Radek Szmek

Personal information
- Date of birth: 13 August 1986 (age 38)
- Place of birth: Czechoslovakia
- Height: 1.97 m (6 ft 6 in)
- Position(s): Striker

Team information
- Current team: 1. FC Slovácko
- Number: 14

Youth career
- Sokol Písek
- Spartak Jablunkov
- 2000–2004: Třinec

Senior career*
- Years: Team / Apps / (Gls)
- 2004–2010: Třinec / 108 / (14)
- 2008: → Frýdek-Místek (loan)
- 2010–2011: → 1. FC Slovácko (loan) / 22 / (2)
- 2011–: 1. FC Slovácko / 0 / (0)
- 2011–2012: → Třinec (loan) / 0 / (0)

= Radek Szmek =

Czech footballer

Radek Szmek (born 13 August 1986) is a football player from the Czech Republic. He belongs to the Polish minority in the Czech Republic.

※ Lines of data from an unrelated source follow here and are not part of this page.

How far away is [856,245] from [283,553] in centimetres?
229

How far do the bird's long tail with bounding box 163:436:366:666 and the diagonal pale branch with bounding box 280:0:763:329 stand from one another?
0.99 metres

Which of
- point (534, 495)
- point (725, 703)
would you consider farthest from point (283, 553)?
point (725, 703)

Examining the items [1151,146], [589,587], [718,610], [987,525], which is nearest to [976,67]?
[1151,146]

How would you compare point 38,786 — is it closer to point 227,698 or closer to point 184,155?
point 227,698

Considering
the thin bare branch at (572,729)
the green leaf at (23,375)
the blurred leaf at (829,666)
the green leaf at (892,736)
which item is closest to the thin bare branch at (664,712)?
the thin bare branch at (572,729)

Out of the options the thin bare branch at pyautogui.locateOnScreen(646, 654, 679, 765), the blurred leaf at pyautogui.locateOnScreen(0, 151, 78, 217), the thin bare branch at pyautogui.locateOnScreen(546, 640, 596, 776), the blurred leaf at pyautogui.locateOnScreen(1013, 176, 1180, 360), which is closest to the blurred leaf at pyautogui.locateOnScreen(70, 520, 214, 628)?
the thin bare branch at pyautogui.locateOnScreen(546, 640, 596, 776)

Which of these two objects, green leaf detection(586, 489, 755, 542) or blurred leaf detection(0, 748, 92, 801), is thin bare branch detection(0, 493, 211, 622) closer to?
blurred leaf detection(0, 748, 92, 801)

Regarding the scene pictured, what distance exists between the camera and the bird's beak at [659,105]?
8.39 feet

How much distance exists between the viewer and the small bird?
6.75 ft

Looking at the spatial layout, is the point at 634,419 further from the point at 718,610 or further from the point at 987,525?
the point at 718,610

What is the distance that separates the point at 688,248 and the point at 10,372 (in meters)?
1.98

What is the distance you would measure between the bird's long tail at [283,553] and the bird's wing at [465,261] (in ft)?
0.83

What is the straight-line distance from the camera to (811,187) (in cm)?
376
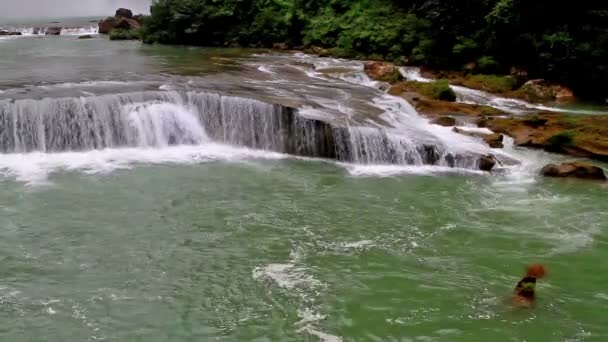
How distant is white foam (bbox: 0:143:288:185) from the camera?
1430 cm

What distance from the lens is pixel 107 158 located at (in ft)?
50.7

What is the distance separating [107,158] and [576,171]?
35.6 feet

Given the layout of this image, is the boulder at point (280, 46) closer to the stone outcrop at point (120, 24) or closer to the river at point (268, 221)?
the river at point (268, 221)

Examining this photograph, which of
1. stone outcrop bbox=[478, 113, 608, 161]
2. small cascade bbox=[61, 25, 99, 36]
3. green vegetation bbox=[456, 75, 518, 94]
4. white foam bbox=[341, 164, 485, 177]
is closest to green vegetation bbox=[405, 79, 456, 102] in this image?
stone outcrop bbox=[478, 113, 608, 161]

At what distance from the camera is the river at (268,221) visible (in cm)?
823

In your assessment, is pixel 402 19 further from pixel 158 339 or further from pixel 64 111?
pixel 158 339

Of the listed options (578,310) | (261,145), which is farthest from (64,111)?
(578,310)

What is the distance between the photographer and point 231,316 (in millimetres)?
8227

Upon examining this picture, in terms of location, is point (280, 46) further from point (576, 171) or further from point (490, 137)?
point (576, 171)

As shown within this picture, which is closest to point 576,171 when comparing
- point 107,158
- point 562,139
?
point 562,139

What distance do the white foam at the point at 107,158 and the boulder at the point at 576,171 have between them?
6391mm

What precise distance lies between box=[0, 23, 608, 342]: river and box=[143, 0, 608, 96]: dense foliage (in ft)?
25.4

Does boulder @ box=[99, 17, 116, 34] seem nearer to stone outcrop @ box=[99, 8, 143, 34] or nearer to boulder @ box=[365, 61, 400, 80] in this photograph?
stone outcrop @ box=[99, 8, 143, 34]

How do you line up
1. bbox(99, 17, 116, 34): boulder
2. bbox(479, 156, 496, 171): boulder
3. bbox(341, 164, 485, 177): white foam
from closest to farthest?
bbox(341, 164, 485, 177): white foam
bbox(479, 156, 496, 171): boulder
bbox(99, 17, 116, 34): boulder
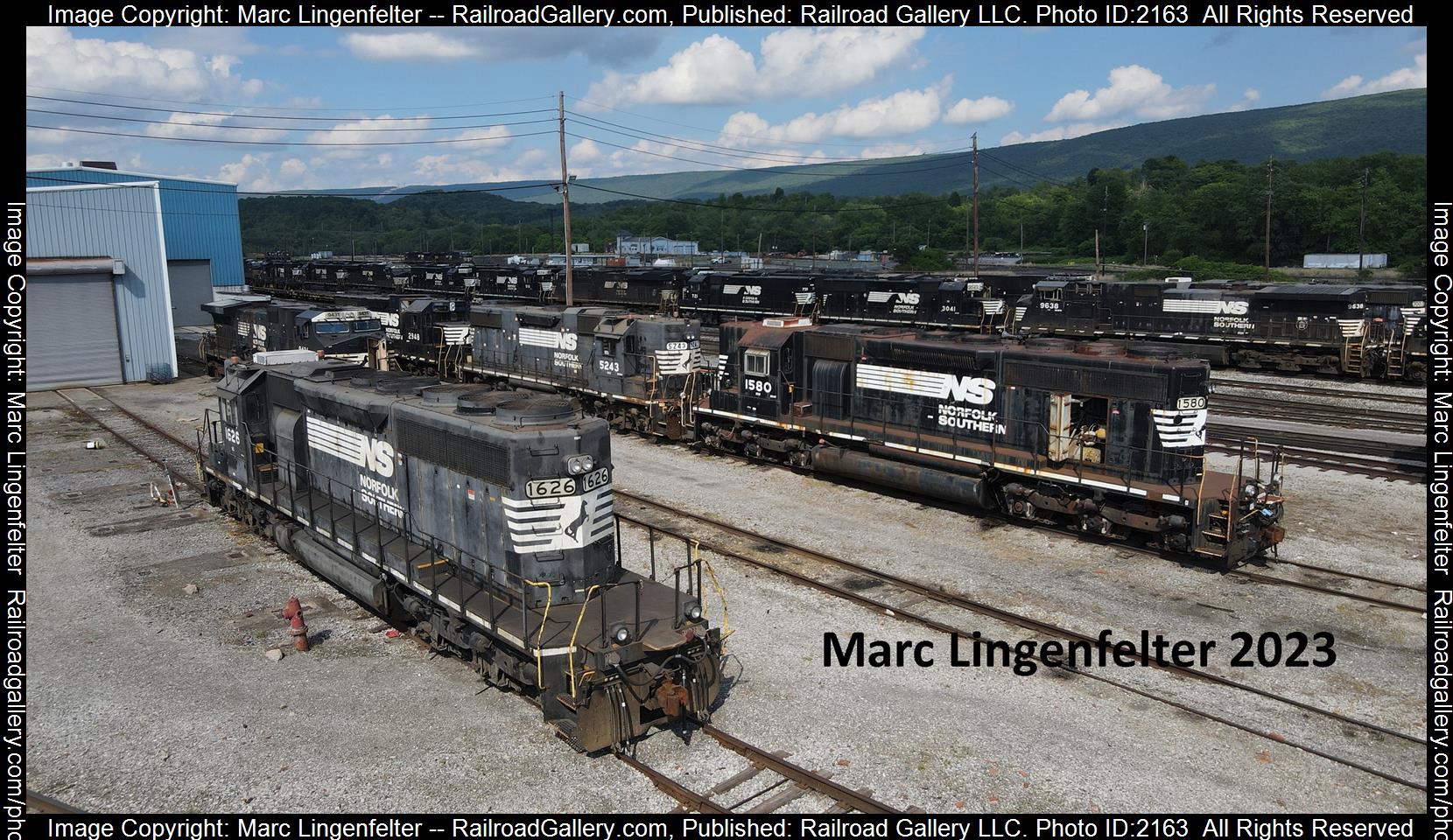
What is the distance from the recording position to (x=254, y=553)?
53.3 feet

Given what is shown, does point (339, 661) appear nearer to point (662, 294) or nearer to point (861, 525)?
point (861, 525)

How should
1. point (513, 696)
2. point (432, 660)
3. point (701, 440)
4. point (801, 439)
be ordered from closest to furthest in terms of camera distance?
point (513, 696)
point (432, 660)
point (801, 439)
point (701, 440)

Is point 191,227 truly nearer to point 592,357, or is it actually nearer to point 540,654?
point 592,357

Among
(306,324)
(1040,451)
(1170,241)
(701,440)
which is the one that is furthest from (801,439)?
(1170,241)

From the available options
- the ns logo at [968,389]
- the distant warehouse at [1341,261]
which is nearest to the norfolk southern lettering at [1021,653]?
the ns logo at [968,389]

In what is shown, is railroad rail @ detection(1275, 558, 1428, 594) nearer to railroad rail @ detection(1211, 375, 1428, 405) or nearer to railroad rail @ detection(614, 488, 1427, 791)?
railroad rail @ detection(614, 488, 1427, 791)

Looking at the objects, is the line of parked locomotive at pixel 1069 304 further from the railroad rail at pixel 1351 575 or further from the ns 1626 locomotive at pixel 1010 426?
the railroad rail at pixel 1351 575

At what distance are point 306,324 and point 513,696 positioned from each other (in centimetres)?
2279

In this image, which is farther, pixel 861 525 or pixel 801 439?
pixel 801 439

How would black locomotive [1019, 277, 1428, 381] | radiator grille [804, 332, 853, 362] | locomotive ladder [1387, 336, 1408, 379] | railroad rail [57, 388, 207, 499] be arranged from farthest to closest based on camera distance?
black locomotive [1019, 277, 1428, 381] < locomotive ladder [1387, 336, 1408, 379] < railroad rail [57, 388, 207, 499] < radiator grille [804, 332, 853, 362]

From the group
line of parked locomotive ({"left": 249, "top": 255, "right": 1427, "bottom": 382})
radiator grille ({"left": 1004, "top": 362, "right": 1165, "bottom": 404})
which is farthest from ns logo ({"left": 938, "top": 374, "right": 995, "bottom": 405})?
line of parked locomotive ({"left": 249, "top": 255, "right": 1427, "bottom": 382})

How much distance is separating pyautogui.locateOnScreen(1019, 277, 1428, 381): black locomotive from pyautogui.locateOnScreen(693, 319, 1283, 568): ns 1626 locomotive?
10.8 meters

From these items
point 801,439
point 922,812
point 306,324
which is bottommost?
point 922,812

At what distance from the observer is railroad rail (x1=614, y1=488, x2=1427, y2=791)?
9836 mm
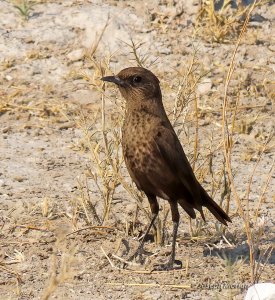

Szmek played most of his career for the Second League side Třinec where he emerged as a product of the youth teams before moving on loan to Frýdek-Místek in 2008. In 2010, he went on loan to Czech First League side 1. FC Slovácko who bought him at the end of his loan spell. The tall striker has since returned to Třinec on loan.